QUOTED PASSAGE -
Member of the New York State Assembly from the Monroe County, 2nd district
- In office January 1, 1911 – December 31, 1926
- Preceded by: James L. Whitley
- Succeeded by: Harry J. McKay

Personal details
- Born: Simon Louis Adler August 30, 1867 Seneca Falls, New York, U.S.
- Died: May 23, 1934 (aged 66)
- Education: Cornell University (B.L.) Harvard Law School

= Simon L. Adler =

American judge (1867–1934)

Simon Louis Adler (August 30, 1867 – May 23, 1934) was a United States district judge of the United States District Court for the Western District of New York.

==Education and career==

Born on August 30, 1867, in Seneca Falls, New York, Adler received a Bachelor of Laws from Cornell University in 1889, and graduated from Harvard Law School in 1892. He practiced law in Rochester, New York. Adler was a member of the New York State Assembly (Monroe Co., 2nd D.) in the 134th New York State Legislature through the 149th New York State Legislature, from 1911 to 1926, and was Chairman of the Committee on Banks in 1915, and Majority Leader from 1916 to 1926.

PROVIDED DATA -
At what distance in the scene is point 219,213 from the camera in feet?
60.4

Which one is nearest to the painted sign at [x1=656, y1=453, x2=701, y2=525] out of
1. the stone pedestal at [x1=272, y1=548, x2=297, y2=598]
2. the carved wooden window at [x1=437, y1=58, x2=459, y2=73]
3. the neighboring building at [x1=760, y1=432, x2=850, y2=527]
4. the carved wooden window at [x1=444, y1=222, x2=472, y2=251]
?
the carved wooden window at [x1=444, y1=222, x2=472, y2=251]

CHALLENGES -
**a.** From the passage on Simon L. Adler, retype the words starting with "- Died: May" and going on through "1916 to 1926.".
**b.** Write what comes next in the biography of Simon L. Adler, picking up right after its final sentence.
The items after the passage on Simon L. Adler are separate material and are not connected to it.

ANSWERS BELOW -
**a.**
- Died: May 23, 1934 (aged 66)
- Education: Cornell University (B.L.) Harvard Law School

= Simon L. Adler =

American judge (1867–1934)

Simon Louis Adler (August 30, 1867 – May 23, 1934) was a United States district judge of the United States District Court for the Western District of New York.

==Education and career==

Born on August 30, 1867, in Seneca Falls, New York, Adler received a Bachelor of Laws from Cornell University in 1889, and graduated from Harvard Law School in 1892. He practiced law in Rochester, New York. Adler was a member of the New York State Assembly (Monroe Co., 2nd D.) in the 134th New York State Legislature through the 149th New York State Legislature, from 1911 to 1926, and was Chairman of the Committee on Banks in 1915, and Majority Leader from 1916 to 1926.

**b.**
==Federal judicial service==

Adler received a recess appointment from President Calvin Coolidge on May 19, 1927, to the United States District Court for the Western District of New York, to a new seat authorized by 44 Stat. 1370. He was nominated to the same position by President Coolidge on December 6, 1927. He was confirmed by the United States Senate on January 16, 1928, and received his commission the same day. His service terminated on May 23, 1934, due to his death.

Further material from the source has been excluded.